Today we are at a very challenging crossroads where several key behavioral factors unique to the post-9/11 environment converge with an extremely complex and dynamic socio-political landscape. In addition to the rise of the lone actor terrorist who is likely to be radicalized and recruited in the privacy and comfort of their own home is the fact that the lone actor is more likely to have a mental illness. At present, one in five Americans and one in six Europeans suffer from some type of mental illness, and the Substance Abuse Mental Health Services Administration (SAMHSA) has forecast that mental health and substance use disorders will soon surpass all physical diseases as the leading cause of disability worldwide. It is also important to acknowledge the impact of the COVID-19 pandemic on mental health with about half of adults (47 percent) reporting negative mental health impacts related to worry or stress from the pandemic, according to the most recent Kaiser Family Foundation study. The American Psychological Association’s annual Stress in America poll indicates that the COVID-19 pandemic has already resulted in significant mental health distress with nearly half (48 percent) of those surveyed stating that their level of stress has increased compared with before the pandemic. Public health emergencies, including pandemics, cast a very long behavioral health shadow. Research in the UK by the National Health Service and Centre for Mental Health predicts that levels of demand for mental health care will likely reach two to three times that of current capacity within the 3- to 5-year post-pandemic window. The impact on mental health will likely continues long after the physical threat has passed, and may grow worse for several years after. New findings published in the journal Psychological Science suggest that the COVID-19 pandemic may contribute to political violence. Directly or indirectly there seems to be a clear linkage between the pandemic, stress/mental health, and violence, some of which will likely be associated with extremist ideologies.

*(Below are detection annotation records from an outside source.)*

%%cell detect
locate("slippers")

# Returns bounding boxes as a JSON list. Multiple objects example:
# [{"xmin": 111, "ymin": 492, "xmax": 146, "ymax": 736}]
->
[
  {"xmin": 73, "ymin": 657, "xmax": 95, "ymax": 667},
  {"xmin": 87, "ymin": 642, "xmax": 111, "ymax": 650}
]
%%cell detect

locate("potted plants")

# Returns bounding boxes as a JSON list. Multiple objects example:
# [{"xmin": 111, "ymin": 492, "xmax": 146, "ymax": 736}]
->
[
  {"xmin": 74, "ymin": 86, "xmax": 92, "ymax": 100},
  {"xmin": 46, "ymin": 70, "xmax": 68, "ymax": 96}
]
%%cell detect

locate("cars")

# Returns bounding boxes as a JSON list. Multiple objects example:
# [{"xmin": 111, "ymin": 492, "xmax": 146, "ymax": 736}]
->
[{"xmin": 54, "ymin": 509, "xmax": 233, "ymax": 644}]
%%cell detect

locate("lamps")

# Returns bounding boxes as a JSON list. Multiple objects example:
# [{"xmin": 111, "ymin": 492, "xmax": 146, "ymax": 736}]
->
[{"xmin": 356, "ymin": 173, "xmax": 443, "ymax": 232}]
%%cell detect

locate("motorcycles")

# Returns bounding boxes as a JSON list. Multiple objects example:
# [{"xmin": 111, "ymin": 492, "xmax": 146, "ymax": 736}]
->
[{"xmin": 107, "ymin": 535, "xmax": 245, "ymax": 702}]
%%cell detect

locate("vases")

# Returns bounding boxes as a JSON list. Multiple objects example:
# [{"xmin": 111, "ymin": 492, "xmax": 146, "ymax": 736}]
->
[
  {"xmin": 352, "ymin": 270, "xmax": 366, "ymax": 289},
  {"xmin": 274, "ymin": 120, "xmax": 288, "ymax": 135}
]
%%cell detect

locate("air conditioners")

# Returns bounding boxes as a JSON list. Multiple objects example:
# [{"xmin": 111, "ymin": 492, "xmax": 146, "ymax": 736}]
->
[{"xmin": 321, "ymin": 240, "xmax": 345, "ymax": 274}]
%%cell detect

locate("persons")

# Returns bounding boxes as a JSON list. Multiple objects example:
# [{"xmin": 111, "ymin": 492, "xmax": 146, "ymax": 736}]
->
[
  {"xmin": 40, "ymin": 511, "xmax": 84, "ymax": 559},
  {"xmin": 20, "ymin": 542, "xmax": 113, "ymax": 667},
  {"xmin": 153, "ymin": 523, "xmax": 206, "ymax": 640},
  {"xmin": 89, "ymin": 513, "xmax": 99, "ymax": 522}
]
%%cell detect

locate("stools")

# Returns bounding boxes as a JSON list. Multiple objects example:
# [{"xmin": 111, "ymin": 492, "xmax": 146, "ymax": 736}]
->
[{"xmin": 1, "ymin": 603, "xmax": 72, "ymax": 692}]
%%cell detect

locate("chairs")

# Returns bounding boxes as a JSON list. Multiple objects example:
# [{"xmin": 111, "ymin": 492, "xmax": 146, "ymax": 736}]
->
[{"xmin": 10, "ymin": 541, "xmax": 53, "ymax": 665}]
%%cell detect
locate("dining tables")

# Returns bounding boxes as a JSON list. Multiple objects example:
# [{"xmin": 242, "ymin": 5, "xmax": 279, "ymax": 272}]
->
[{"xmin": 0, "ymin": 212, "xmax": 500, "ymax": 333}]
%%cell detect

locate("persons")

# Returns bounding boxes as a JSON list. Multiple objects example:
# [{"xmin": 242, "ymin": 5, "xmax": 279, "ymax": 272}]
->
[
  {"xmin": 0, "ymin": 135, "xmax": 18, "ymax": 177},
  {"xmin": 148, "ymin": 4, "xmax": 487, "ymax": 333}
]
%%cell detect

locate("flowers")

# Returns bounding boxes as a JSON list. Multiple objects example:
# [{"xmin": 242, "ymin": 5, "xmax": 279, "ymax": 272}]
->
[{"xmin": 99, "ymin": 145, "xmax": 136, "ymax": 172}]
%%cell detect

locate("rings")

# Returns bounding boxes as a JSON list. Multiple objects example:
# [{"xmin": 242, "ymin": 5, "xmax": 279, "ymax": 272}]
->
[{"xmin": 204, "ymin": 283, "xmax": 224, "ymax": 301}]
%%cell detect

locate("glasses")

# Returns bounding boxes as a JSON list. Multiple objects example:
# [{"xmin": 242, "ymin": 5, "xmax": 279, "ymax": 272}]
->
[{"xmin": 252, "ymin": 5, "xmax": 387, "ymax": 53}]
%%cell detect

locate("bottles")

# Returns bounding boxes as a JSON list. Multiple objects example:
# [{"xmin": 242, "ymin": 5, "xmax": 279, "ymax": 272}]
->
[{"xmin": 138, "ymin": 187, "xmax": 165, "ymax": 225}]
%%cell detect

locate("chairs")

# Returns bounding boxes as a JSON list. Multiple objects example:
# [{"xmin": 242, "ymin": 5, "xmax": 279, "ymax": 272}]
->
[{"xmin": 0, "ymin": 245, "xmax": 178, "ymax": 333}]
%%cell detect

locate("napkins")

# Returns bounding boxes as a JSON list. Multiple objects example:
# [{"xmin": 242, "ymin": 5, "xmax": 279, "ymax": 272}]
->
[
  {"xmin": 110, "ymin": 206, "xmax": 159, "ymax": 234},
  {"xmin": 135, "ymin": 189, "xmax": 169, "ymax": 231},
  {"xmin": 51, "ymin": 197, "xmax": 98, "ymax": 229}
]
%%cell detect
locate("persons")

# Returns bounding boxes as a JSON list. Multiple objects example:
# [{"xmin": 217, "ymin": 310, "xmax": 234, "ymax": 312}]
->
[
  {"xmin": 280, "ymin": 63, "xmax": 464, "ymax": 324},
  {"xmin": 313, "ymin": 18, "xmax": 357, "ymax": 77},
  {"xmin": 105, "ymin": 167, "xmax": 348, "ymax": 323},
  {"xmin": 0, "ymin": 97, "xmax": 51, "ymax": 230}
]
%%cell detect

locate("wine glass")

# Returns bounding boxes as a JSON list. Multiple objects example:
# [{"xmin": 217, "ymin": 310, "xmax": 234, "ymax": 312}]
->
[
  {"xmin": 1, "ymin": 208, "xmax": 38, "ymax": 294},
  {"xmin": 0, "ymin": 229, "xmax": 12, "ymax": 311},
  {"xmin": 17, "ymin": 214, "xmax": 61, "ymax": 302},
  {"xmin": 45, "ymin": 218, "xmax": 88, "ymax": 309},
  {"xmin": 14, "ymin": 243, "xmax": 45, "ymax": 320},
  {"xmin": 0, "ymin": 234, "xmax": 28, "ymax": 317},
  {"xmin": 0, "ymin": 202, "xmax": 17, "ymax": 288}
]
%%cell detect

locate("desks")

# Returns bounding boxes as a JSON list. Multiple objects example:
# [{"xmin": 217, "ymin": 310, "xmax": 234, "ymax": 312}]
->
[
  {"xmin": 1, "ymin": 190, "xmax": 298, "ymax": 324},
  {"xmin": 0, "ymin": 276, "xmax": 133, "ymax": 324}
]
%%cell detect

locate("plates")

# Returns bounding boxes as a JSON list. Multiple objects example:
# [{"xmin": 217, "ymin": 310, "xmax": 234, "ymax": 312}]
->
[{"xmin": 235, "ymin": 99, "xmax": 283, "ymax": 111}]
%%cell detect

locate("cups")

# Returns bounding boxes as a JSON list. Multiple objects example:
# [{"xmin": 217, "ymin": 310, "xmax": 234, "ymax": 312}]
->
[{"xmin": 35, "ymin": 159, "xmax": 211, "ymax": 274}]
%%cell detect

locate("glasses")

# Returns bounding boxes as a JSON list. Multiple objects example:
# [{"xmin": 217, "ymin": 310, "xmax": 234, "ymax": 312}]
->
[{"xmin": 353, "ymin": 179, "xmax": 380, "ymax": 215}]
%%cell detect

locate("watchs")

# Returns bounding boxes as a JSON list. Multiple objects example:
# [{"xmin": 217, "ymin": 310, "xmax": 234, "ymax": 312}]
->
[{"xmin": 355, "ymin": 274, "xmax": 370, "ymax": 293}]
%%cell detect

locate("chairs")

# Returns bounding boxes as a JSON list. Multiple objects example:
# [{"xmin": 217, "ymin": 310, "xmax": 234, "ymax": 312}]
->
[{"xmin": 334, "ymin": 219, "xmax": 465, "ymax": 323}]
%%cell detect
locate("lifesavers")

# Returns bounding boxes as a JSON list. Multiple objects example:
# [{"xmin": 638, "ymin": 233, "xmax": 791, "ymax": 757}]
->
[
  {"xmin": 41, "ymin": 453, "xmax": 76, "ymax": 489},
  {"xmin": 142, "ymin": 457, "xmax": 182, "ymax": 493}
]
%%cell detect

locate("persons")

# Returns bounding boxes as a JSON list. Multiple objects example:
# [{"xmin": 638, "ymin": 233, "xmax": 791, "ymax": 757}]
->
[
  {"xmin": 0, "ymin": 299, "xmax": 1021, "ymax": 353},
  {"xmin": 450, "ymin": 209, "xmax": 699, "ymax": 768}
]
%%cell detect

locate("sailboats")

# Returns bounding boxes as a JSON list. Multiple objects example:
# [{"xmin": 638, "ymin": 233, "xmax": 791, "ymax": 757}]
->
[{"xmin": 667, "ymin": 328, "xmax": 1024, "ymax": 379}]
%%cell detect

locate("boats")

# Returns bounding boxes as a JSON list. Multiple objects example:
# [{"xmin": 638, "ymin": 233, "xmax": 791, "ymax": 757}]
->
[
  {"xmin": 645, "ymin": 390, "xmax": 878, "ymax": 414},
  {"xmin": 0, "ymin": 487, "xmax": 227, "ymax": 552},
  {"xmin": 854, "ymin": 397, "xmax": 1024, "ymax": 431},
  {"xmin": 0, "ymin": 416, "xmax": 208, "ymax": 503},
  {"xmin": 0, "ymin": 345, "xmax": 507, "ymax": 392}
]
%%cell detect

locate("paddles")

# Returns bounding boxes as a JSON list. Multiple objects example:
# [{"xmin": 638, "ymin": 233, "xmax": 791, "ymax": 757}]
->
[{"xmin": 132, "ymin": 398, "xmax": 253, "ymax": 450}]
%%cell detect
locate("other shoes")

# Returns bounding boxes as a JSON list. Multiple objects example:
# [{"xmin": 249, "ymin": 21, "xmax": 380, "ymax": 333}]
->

The most recent U.S. Department of Homeland Security National Threat Advisory System Bulletin clearly articulates that we are in a very complex and dynamic threat stream characterized by the risk of “grievance-based” violence. At present, there are plenty of grievances to go around. Strong feelings

about the ongoing global pandemic, including views on masks, vaccines, and government mandates, along with the emotions related to the events in Afghanistan, the economy, natural disasters, and many other issues, all contribute to the overall socio-political environment. Together or alone, these factors can act as accelerants in the process of radicalization and along the pathway to violence. The influence of behavioral factors related to the risk of terrorism or extremist violence is as significant – or more significant – than on 9/11 and will require all types of practitioners and professionals to be knowledgeable in homeland security-related human factors, and ever vigilant of the evolving landscape.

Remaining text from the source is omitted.